[RFC] OpenMP reduction support

I responded by email, but discourse didn’t like it. Here it is again:

Thanks for the extensive write up. Here are some of my thoughts:

  1. I’d find the value approach nicer for an SSA-based IR, with well-defined content that does not change when it is accessed. The possibility of delaying the result might be a major problem that would require an alternative means to define a definition as well. This reminds me of a ‘future’, and we could base an SSA representation on that (please excuse my broken MLIR):
%parallel_reduction_future = omp.parallel ... reduction(@add_f32: %in -> % wsloop_reduction_result : f32){
  %wsloop_reduction_future = omp.wsloop ... reduction(@add_f32: %in -> %out : f32) {
    %intermediate = @add_f32(%in, %value)
    %out = @add_f32(%intermediate, %another_value) ...
    yield %out
  }
  %wsloop_reduction_result = omp.reduction.get(%wsloop_reduction_future, %in)
  yield %wsloop_reduction_result
}
omp.barrier
%parallel_reduction_result = omp.reduction.get(%parallel_reduction_future, %in)

use(%parallel_reduction_result)
  1. It might be beneficial to have in-built reductions (for add, min, max, …) instead of having to define the init/combine functions for them. Some architectures have dedicated support for them and these could not be used easily if their semantics is ‘hidden’ inside some function definitions.

  2. You mention the runtime would decide whether to use the atomic. To keep the overhead down, I think the involvement of the runtime should be minimal, and the majority of decisions be made by the OpenMPIRBuilder.

SUPPLIED MATERIAL →
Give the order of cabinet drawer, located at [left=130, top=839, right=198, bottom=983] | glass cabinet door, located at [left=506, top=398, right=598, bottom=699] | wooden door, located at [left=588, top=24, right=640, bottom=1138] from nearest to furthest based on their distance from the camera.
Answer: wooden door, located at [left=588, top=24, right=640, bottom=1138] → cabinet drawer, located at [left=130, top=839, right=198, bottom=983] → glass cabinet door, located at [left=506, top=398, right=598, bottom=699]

GIVEN EXERCISE 1 →
Name each distinct operation beginning with "omp." that appears in the code snippet of the OpenMP reduction post.
GIVEN EXERCISE 2 →
Reproduce the OpenMP reduction post from "use(%parallel_reduction_result)" up to and including "some function definitions.".

TASK RESPONSE 1 →
omp.parallel, omp.wsloop, omp.reduction.get, omp.barrier

TASK RESPONSE 2 →
use(%parallel_reduction_result)
  1. It might be beneficial to have in-built reductions (for add, min, max, …) instead of having to define the init/combine functions for them. Some architectures have dedicated support for them and these could not be used easily if their semantics is ‘hidden’ inside some function definitions.